Your task: Copy the lines starting with the one that contains "Is pixel 48" and going through the one that contains "A: pixel 516 362", changing "positioned" to "located" and keeping everything else the same. Leave the pictures out of your copy.

Entries provided:
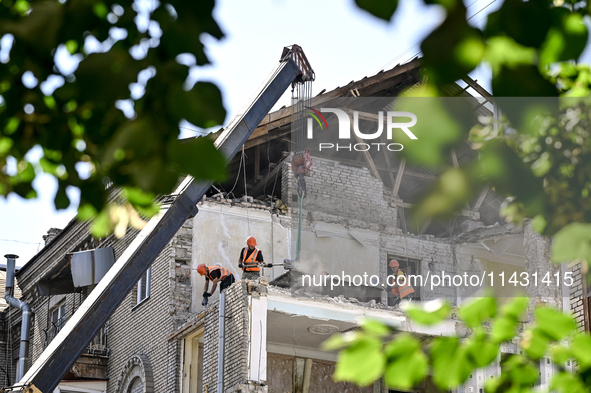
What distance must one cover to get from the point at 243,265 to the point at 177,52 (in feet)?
49.3

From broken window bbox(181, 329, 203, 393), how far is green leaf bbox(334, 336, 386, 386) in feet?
53.9

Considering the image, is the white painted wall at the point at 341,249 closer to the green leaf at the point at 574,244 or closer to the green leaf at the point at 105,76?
the green leaf at the point at 574,244

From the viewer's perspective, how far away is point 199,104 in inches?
83.4

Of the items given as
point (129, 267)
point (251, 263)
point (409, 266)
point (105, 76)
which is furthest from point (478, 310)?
point (409, 266)

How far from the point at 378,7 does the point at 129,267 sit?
9217 millimetres

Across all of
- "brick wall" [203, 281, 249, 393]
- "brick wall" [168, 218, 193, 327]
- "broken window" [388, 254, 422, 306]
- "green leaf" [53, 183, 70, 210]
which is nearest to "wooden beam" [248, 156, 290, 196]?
"brick wall" [168, 218, 193, 327]

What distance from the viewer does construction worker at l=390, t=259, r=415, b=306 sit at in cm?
1906


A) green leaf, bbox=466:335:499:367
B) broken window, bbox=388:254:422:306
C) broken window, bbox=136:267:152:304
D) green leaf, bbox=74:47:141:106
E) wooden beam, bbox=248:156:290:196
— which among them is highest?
wooden beam, bbox=248:156:290:196

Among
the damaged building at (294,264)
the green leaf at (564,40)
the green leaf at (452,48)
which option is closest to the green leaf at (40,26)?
the green leaf at (452,48)

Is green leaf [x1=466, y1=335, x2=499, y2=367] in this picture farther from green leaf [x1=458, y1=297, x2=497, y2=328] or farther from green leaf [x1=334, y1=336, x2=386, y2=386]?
green leaf [x1=334, y1=336, x2=386, y2=386]

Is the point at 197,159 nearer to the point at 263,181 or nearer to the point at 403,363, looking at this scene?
the point at 403,363

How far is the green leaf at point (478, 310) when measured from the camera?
2.07 meters

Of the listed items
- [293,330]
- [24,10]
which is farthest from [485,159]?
[293,330]

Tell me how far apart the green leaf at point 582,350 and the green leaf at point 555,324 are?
0.32 feet
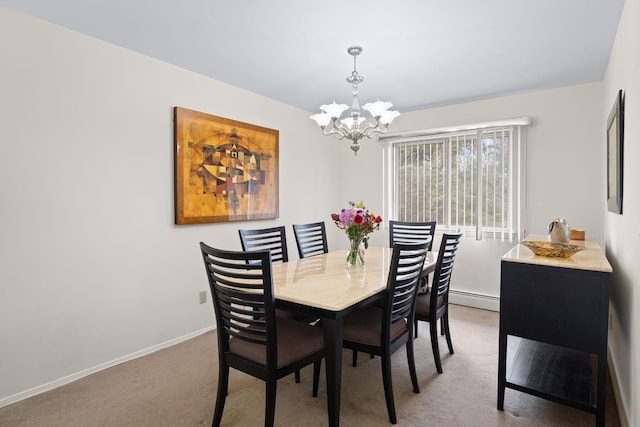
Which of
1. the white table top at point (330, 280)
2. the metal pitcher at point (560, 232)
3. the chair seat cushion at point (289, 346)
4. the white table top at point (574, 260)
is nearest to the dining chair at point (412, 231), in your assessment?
the white table top at point (330, 280)

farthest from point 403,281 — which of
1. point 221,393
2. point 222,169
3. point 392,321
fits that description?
point 222,169

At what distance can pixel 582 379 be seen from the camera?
6.95 ft

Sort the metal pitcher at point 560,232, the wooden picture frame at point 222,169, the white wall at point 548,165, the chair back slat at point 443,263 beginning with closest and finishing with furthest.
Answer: the chair back slat at point 443,263 → the metal pitcher at point 560,232 → the wooden picture frame at point 222,169 → the white wall at point 548,165

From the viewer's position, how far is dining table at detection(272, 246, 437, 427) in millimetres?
1680

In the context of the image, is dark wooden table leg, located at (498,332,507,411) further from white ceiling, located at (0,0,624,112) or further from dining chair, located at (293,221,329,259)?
white ceiling, located at (0,0,624,112)

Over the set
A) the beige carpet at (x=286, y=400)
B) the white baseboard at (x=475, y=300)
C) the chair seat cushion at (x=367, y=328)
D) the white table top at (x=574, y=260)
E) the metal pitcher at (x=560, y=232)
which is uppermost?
the metal pitcher at (x=560, y=232)

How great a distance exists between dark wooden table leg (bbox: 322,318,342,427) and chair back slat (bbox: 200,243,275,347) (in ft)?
0.89

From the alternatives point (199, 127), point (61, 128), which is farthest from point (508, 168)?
point (61, 128)

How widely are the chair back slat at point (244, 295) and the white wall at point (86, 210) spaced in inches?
51.0

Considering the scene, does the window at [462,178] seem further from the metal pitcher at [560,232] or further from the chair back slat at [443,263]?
the chair back slat at [443,263]

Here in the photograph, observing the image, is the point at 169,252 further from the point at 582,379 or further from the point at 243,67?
the point at 582,379

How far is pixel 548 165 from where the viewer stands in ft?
11.5

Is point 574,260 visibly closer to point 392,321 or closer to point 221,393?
point 392,321

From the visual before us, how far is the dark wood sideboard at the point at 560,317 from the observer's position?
1.77 meters
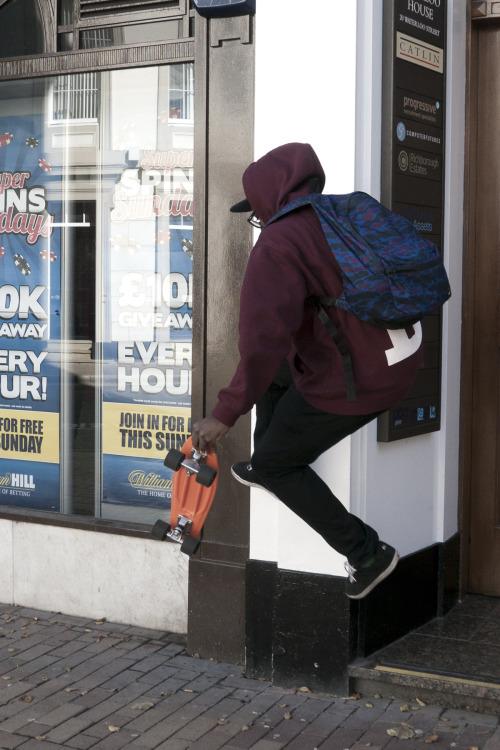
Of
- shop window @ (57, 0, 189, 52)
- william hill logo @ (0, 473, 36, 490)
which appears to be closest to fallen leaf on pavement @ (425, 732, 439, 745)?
william hill logo @ (0, 473, 36, 490)

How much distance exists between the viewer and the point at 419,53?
176 inches

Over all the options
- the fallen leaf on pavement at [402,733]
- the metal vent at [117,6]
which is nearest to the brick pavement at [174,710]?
the fallen leaf on pavement at [402,733]

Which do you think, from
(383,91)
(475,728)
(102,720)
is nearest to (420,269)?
(383,91)

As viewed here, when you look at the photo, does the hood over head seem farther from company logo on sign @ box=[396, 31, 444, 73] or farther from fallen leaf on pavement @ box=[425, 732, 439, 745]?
fallen leaf on pavement @ box=[425, 732, 439, 745]

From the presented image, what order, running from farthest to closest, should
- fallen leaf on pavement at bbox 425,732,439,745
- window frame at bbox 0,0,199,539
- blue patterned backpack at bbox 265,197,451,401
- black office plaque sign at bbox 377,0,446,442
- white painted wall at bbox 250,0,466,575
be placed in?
window frame at bbox 0,0,199,539 → black office plaque sign at bbox 377,0,446,442 → white painted wall at bbox 250,0,466,575 → fallen leaf on pavement at bbox 425,732,439,745 → blue patterned backpack at bbox 265,197,451,401

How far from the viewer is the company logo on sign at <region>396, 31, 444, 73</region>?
4.35 metres

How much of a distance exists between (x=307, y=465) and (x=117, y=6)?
8.75ft

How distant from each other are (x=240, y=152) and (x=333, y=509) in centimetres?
175

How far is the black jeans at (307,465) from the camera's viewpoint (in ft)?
11.8

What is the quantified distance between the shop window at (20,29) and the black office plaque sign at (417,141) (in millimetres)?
1982

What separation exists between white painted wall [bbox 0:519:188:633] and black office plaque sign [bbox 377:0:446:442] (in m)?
1.37

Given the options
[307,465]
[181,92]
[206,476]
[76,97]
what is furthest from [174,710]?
[76,97]

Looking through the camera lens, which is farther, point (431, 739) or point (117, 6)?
point (117, 6)

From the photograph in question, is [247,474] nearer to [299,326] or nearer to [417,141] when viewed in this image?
[299,326]
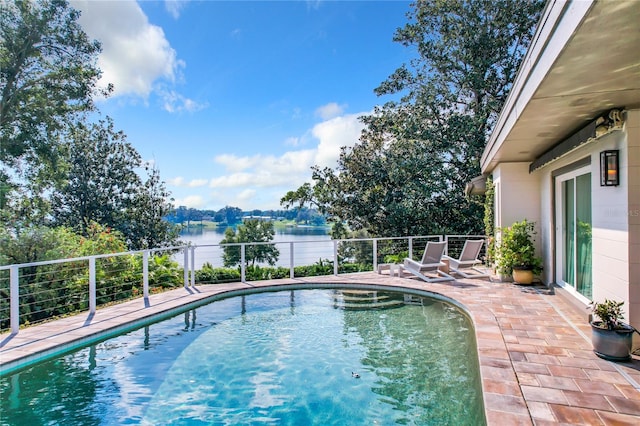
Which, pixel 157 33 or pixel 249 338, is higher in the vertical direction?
pixel 157 33

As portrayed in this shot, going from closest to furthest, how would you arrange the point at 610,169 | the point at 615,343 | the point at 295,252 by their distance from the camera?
the point at 615,343 < the point at 610,169 < the point at 295,252

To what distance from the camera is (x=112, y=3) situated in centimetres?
1023

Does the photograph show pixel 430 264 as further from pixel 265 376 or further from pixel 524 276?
pixel 265 376

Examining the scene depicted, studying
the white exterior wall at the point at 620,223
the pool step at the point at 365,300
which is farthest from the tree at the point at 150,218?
the white exterior wall at the point at 620,223

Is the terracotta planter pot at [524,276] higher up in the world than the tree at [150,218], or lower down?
lower down

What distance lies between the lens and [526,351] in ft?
13.9

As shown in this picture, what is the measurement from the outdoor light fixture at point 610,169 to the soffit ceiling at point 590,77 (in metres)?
0.52

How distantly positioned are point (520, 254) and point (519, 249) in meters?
0.13

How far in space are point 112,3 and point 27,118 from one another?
6529 mm

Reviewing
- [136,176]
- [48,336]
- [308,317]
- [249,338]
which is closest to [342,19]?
[308,317]

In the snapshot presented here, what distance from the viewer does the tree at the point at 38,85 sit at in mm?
13344

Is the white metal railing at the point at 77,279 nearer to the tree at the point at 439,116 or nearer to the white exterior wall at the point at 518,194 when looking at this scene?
the white exterior wall at the point at 518,194

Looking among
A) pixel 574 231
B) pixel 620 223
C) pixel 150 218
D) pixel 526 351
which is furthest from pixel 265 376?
pixel 150 218

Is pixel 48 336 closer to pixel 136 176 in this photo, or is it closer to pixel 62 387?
pixel 62 387
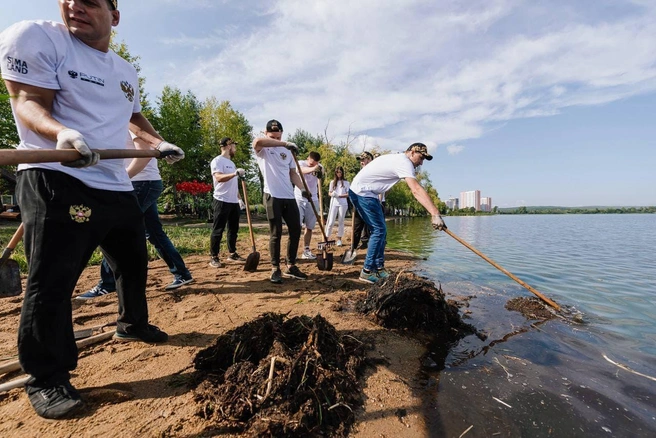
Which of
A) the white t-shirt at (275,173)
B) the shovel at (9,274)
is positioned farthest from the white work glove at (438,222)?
the shovel at (9,274)

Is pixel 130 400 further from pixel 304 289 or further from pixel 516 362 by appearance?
A: pixel 516 362

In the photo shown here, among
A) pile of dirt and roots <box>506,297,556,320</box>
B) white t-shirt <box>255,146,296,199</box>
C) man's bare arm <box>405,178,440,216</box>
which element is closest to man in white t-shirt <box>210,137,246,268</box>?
white t-shirt <box>255,146,296,199</box>

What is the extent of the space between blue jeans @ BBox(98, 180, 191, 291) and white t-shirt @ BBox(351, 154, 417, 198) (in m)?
2.76

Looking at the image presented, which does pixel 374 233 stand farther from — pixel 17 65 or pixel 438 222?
pixel 17 65

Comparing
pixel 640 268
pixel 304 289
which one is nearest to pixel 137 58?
pixel 304 289

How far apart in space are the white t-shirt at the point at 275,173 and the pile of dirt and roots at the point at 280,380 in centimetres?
235

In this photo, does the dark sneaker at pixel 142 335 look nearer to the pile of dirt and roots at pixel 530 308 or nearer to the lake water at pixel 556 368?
the lake water at pixel 556 368

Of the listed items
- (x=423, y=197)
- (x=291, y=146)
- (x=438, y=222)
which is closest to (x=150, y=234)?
(x=291, y=146)

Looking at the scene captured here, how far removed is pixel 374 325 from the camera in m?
2.86

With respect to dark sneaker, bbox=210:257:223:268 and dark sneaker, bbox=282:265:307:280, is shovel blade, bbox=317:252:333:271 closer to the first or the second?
dark sneaker, bbox=282:265:307:280

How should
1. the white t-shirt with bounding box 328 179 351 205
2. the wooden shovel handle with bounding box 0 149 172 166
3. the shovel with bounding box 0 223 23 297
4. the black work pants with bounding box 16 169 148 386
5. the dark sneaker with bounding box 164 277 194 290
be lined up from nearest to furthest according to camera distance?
the wooden shovel handle with bounding box 0 149 172 166, the black work pants with bounding box 16 169 148 386, the shovel with bounding box 0 223 23 297, the dark sneaker with bounding box 164 277 194 290, the white t-shirt with bounding box 328 179 351 205

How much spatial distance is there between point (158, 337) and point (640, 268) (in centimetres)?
884

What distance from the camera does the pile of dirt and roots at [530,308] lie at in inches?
131

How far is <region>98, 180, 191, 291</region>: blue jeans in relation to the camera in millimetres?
3674
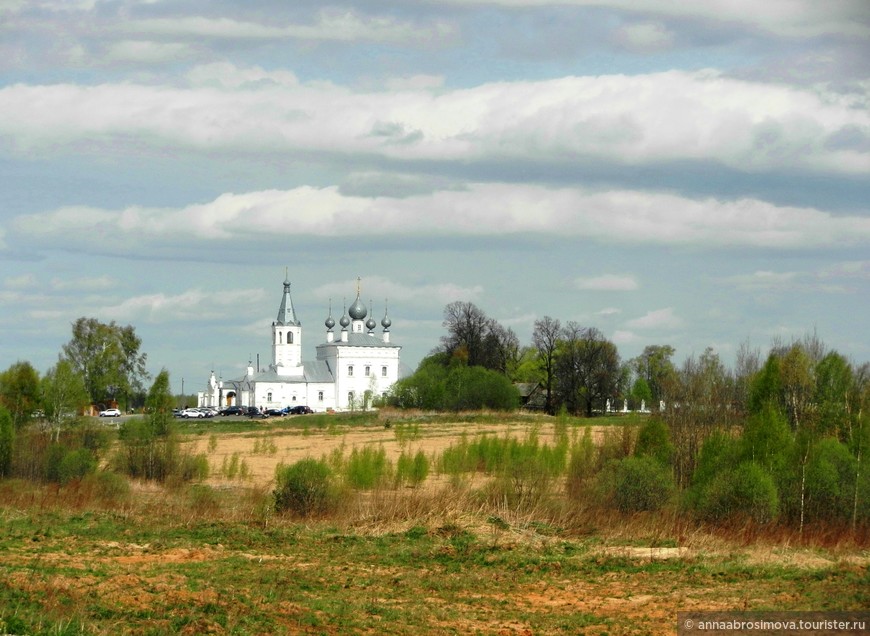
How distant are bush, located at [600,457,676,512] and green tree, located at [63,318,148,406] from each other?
7429 cm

Task output:
Is pixel 48 336 closer to pixel 136 176 in this photo, or is it closer to pixel 62 387?
pixel 62 387
Which of
A) the white t-shirt at (275,173)
B) the shovel at (9,274)
is located farthest from the white work glove at (438,222)?
the shovel at (9,274)

Is pixel 130 400 further from pixel 304 289 or further from pixel 516 362 by appearance?
A: pixel 516 362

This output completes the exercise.